A par de algumas iniciativas no enfrentamento da problemática da superlotação, sempre que o Estado não cumprir o papel que lhe é determinado pelo Direito[19], inevitável será a “judicialização da solução”, quer seja com remoções de reclusos para local adequado, quer sejam interditando Presídios inadequados.

Plenamente possível a interferência do Poder Judiciário na seara administrativa, uma vez que, dentre as tarefas jurisdicionais está – em alto grau de importância – a de zelar pelo cumprimento da Constituição da República, especialmente no que diz respeito aos direitos e garantias fundamentais. Essa é a orientação do Pretório Excelso:

DESCUMPRIMENTO DE POLÍTICAS PÚBLICAS DEFINIDAS EM SEDE CONSTITUCIONAL: HIPÓTESE LEGITIMADORA DE INTERVENÇÃO JURISDICIONAL. - O Poder Público - quando se abstém de cumprir, total ou parcialmente, o dever de implementar políticas públicas definidas no próprio texto constitucional - transgride, com esse comportamento negativo, a própria integridade da Lei Fundamental, estimulando, no âmbito do Estado, o preocupante fenômeno da erosão da consciência constitucional. Precedentes: ADI 1.484/DF, Rel. Min. CELSO DE MELLO, v.g.. - A inércia estatal em adimplir as imposições constitucionais traduz inaceitável gesto de desprezo pela autoridade da Constituição e configura, por isso mesmo, comportamento que deve ser evitado. É que nada se revela mais nocivo, perigoso e ilegítimo do que elaborar uma Constituição, sem a vontade de fazê-la cumprir integralmente, ou, então, de apenas executá-la com o propósito subalterno de torná-la aplicável somente nos pontos que se mostrarem ajustados à conveniência e aos desígnios dos governantes, em detrimento dos interesses maiores dos cidadãos. - A intervenção do Poder Judiciário, em tema de implementação de políticas governamentais previstas e determinadas no texto constitucional, notadamente na área da educação infantil (RTJ 199/1219-1220), objetiva neutralizar os efeitos lesivos e perversos, que, provocados pela omissão estatal, nada mais traduzem senão inaceitável insulto a direitos básicos que a própria Constituição da República assegura à generalidade das pessoas. Precedentes.” (STF, ARE 639337 AgR, Relator Min. CELSO DE MELLO, Segunda Turma, julgado em 23/08/2011, DJe-177).

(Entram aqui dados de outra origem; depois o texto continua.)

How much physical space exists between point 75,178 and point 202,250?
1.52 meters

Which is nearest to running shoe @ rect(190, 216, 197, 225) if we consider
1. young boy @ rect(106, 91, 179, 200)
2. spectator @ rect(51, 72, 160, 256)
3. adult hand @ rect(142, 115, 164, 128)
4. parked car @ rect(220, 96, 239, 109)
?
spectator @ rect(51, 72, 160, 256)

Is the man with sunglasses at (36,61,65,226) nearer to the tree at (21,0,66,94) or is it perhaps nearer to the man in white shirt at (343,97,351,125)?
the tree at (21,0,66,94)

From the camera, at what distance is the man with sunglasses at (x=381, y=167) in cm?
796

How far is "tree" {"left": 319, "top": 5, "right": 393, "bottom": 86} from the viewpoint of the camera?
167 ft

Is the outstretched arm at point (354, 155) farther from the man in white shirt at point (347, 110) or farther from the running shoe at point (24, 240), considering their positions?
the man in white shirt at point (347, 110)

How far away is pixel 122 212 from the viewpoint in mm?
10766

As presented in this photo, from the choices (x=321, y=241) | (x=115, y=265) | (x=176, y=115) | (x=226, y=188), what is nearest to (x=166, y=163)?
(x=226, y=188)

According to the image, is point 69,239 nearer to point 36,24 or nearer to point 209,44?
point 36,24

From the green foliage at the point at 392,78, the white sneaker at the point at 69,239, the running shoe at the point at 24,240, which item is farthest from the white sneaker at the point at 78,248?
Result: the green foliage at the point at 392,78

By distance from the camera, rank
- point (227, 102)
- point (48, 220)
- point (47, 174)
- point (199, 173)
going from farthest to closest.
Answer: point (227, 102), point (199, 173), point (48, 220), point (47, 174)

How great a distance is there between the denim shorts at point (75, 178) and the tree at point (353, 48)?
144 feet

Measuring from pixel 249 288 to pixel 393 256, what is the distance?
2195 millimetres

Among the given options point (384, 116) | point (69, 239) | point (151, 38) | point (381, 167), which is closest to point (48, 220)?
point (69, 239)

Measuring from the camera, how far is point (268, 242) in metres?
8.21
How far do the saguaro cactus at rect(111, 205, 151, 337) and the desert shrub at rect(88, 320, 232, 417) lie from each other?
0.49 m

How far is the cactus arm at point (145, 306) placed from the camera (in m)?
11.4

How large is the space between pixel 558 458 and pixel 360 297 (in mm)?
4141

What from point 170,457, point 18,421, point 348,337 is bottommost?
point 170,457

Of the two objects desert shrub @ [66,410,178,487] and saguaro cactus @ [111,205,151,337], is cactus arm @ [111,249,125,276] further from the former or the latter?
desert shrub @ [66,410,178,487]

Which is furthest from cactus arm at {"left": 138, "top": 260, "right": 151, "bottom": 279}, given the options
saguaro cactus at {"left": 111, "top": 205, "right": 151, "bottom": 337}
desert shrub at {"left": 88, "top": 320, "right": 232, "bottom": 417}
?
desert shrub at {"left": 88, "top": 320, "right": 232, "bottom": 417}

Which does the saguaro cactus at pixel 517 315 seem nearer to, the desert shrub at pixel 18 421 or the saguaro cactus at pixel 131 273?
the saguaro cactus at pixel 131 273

No ponto, ressalte-se que a Lei de Execução Penal exige que o Estabelecimento Penal funcione em condições adequadas, sob pena de interdição parcial ou total pelo Juiz, ipsis litteris:

Art. 66. Compete ao Juiz da execução:

(...)

VIII - interditar, no todo ou em parte, estabelecimento penal que estiver funcionando em condições inadequadas ou com infringência aos dispositivos desta Lei.”

Na mesma linha, o art. 185 da LEP, ao vedar qualquer ato além dos limites fixados na condenação[20], ratifica a observância dos princípios da individualização da pena, da dignidade da pessoa, da humanidade e da vedação ao cumprimento de penas cruéis:

Art. 185. Haverá excesso ou desvio de execução sempre que algum ato for praticado além dos limites fixados na sentença, em normas legais ou regulamentares.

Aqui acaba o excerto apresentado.